Each set has size of $S$ which is a prime and known. Value $P$ is also a prime with $P = 2 \cdot S \cdot f+1$. Factor $f$ is (product of) prime(s) which is known as well. The Generator $g$ is known too. For a given $k$ the factors $n,m$ and related exponent $a$ is unknown.
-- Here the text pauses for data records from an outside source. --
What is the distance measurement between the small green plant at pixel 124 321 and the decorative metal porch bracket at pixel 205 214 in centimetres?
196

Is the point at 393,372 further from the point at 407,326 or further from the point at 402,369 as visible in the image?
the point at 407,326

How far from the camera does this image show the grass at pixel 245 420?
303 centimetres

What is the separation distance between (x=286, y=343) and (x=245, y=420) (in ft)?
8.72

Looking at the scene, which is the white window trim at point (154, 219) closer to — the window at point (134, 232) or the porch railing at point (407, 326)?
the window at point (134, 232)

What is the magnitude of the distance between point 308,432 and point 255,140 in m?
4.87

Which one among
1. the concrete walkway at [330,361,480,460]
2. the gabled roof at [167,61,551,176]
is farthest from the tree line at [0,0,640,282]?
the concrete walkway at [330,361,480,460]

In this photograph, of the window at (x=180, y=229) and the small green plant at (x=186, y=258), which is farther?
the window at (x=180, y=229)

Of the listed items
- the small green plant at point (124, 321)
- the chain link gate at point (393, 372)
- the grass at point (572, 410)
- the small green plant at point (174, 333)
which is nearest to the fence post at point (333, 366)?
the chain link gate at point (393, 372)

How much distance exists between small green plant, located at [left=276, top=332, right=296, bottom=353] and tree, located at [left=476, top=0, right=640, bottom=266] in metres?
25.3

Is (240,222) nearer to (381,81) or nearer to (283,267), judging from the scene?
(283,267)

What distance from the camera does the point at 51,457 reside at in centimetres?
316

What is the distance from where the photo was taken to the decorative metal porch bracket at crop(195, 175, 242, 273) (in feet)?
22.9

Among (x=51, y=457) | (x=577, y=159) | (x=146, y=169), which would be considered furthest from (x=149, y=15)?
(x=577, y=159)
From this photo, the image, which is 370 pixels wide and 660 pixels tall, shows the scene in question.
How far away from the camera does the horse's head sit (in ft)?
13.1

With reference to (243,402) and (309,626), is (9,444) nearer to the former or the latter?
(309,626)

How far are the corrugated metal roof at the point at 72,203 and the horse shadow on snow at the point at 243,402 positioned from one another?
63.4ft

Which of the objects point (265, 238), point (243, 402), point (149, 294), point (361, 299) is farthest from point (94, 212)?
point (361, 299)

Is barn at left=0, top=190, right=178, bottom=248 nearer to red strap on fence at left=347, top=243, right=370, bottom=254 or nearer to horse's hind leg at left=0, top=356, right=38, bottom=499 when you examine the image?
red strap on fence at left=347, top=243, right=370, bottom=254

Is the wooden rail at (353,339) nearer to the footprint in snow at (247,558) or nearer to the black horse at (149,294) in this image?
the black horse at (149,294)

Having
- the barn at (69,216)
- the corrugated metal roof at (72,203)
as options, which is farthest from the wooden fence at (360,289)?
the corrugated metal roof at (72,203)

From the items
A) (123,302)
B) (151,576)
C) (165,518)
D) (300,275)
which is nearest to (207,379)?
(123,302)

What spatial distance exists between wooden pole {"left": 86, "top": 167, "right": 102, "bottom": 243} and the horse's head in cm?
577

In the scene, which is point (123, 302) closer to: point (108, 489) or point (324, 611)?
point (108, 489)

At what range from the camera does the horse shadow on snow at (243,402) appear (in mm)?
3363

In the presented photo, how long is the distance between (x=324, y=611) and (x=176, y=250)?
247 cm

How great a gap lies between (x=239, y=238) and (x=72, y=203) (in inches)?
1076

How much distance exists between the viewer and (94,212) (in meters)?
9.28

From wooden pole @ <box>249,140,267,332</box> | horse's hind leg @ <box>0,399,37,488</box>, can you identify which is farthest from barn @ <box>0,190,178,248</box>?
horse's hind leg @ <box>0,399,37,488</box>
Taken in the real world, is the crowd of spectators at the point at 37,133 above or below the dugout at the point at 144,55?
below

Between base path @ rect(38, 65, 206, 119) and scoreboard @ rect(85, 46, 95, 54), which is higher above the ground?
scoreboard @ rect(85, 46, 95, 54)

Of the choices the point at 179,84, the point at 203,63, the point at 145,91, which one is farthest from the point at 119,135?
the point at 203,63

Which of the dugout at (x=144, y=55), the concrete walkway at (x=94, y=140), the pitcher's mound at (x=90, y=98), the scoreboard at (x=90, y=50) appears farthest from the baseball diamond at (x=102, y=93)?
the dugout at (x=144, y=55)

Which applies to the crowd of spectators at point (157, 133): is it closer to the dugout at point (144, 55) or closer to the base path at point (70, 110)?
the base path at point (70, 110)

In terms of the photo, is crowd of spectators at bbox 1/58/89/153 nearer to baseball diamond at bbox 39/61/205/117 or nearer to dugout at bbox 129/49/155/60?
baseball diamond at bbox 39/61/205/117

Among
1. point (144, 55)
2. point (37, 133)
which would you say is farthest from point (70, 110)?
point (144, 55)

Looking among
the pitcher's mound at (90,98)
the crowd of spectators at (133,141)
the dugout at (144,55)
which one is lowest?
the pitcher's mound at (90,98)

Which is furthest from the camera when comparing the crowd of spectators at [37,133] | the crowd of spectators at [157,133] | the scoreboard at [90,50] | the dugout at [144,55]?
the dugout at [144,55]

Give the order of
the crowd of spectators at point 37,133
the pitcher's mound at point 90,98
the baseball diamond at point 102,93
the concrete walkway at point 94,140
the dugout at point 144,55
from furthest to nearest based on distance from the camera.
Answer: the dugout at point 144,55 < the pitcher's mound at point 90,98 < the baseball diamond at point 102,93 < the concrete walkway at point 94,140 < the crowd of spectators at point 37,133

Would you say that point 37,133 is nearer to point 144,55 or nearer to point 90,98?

As shown here for each $k$ multiple value pairs $(n,a)$ can be computed very fast (pick an $a$ and compute $n=kg^{-a} \mod P$). That means those sets can be equal with $n\not=m$.
Now is there a way to check if they generate the same sets (without computing all combinations?)

J. Doe
  • 463
  • 4
  • 15

1 Answers1

2

$G_n = G_m$ iff $n^S \equiv m^S \pmod P$

Proof:

If $n^S \not\equiv m^S \pmod P$, then $\forall e \in G_n : e^S = n^S$ (as $e^S = n^S \cdot (g^a)^s = n^S$); and similarly $\forall f \in G_m : f^S = m^S$. Hence $\forall e \in G_n, f \in G_m: e \ne f$, and hence $G_n \ne G_m$ (and actually the two sets are disjoint).

Other direction (needed because we're asserting equivalence):

If $n^S \equiv m^S \pmod P$, then $(nm^{-1})^S = 1$, that is $nm^{-1}$ is in the subgroup generated by $g$, that is, $g^c = nm^{-1}$ for some integer $c$.

Then, for any member $e \in G_n$, we have $e = n \cdot g^a$ (for some $a$); we have $n \cdot g^a = n \cdot g^{-c} \cdot g^{a+c} = n \cdot n^{-1}m \cdot g^{a+c} = m \cdot g^{a+c}$, and hence $e \in G_m$. Similarly, we can show that all elements $f \in G_m$ are also in $G_n$ and hence $G_n = G_m$

Extra credit for the reader: find the step where I implicitly assumed that $P$ was prime...

poncho
  • 154,064
  • 12
  • 239
  • 382